Law School is expensive, this is understood. Therefore, when you as a law student receive notice or learn you have a fine to pay from the Law Library it feels like one more dig at your already limited resources. I have had students shout at me, (yes they shouted) that they pay too much already so why should they have to pay a fine for a late book? The conversation becomes very tense when the student is looking at replacement costs of a lost Law Library item. I know the student is thinking that because they already are paying tuition and trying to pay for gas, rent, food, etc., that a fine for something that they feel should be covered by their tuition fees just appears unjust. Then there are the other students that understand that they have a professional responsibility to their fellow law students to return items on time and pay the cost if they are late.
Fines for late library materials is not a new concept. Public libraries could probably solve some of their budgetary short falls if they charged more robust fines and had a means to aggressively collect those fees. Sadly they do not, and there is not a public will to pursue such a policy. Much of this comes down to the fact that a core element of librarian philosophy is providing access to the library patron. Fines by their very nature run somewhat counter to that axiom. The knowledge that one might have to pay a fine could inhibit someone from making use of a library. Libraries and librarianship is about providing information and making it easy to access information.
The reality is that books, DVDs, online databases, and the plethora of other materials that libraries have in their collections are expensive both to purchase and maintain. Libraries are facing considerable challenges and costs trying to keep up with the constant changes in digital formats, and operation systems. However, the access to information is a benefit that cannot be reflected in simple dollars and cents.
How does this relates to the issue of fines? As stated, it is expensive to maintain the collection of a library. A specialty collection such as a law library is particularly difficult to afford. Treatise must be regularly updated to stay current with changes in the law, as do physical annotated statutory materials, and reporters have to be licensed in order to continue to receive the annual volumes. Yet the main service that law students frequently make use of are the Course Reserve materials and legal study aids. These materials circulate more than any others in the Law Library collection and are the materials required and recommended by the law professors for the students to use. As any law student knows, a single law text book can run anywhere from $80 to over $150 per book. Some classes require multiple text books plus supplements. As the Charlotte School of Law Library was being created, a careful and considered decision was made to provide copies of these materials for students to borrow. Part of the consideration was that law students should purchase their own books; however, it was understood that because of costs many students could not or would not purchase these materials. It was determined after investigating the practices of similar academic law libraries that the Course Reserves would circulate for three hours before they would have to be returned. Initially, all of this was based upon the honor system and professional conduct. Fines were not part of borrowing policy.
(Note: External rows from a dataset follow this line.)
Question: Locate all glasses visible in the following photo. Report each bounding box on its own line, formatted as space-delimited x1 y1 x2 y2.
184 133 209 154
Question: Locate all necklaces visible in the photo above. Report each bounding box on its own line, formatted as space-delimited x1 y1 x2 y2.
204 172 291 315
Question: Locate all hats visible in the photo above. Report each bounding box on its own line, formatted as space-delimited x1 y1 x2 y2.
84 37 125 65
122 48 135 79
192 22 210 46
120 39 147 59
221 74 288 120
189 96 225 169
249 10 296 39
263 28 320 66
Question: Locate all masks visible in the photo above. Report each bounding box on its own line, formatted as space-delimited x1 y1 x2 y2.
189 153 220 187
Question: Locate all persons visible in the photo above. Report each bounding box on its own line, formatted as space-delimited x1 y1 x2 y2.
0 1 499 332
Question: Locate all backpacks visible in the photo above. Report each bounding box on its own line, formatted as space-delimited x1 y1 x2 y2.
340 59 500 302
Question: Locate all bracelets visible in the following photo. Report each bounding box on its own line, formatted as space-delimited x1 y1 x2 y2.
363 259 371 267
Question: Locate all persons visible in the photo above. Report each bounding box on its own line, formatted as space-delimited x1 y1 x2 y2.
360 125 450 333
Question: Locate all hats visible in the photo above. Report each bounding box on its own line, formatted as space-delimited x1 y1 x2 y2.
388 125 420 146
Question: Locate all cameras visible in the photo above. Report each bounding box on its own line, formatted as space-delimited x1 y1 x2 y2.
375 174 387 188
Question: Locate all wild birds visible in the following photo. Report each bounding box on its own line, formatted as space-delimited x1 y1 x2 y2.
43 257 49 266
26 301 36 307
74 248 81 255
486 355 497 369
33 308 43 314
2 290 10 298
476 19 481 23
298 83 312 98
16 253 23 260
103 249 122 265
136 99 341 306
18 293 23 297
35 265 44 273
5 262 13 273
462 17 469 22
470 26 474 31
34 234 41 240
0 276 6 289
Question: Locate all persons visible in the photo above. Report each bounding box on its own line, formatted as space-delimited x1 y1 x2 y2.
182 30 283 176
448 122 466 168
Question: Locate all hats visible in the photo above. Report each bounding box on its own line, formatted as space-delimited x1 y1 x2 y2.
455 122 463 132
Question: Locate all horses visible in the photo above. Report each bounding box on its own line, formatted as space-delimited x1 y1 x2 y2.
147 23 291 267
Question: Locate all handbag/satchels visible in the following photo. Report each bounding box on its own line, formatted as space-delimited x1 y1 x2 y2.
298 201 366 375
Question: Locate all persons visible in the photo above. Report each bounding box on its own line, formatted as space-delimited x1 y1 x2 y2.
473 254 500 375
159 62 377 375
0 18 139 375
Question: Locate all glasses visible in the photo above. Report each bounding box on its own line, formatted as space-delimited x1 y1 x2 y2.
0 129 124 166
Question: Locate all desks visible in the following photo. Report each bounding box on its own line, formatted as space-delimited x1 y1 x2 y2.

Sadly, in practice there were individuals that felt they were entitled to keep Course Reserve materials as long as they liked, thus denying their fellow students “access” to those materials. Regardless of censure or other methods of reprimand there remained a persistent problem in getting Course Reserves returned in a timely manner. A decision was made to institute fines across the board, and to make the fines hefty enough in order to dissuade the behavior that had become endemic. A policy was also put in place that unpaid fines would prevent a student from being able to register for classes or graduate until the fines were paid. The result has been a significant decrease in Course Reserves being taken for days instead of hours and an effective way to the get the attention of those who violate the policy.
While to some this might seem harsh, it is important to remember that foremost in the minds of the Law Library staff is the success of our students. Our goal is to provide access to the materials and information a student needs. A polite and professional e-mail to me to arrange an appointment to discuss whether or not one owes a fine is an important first step toward a solution. I should also note that the money collected for Law Library fines do not go toward the Law Library budget. Instead, the funds go into the general budget of the Law School.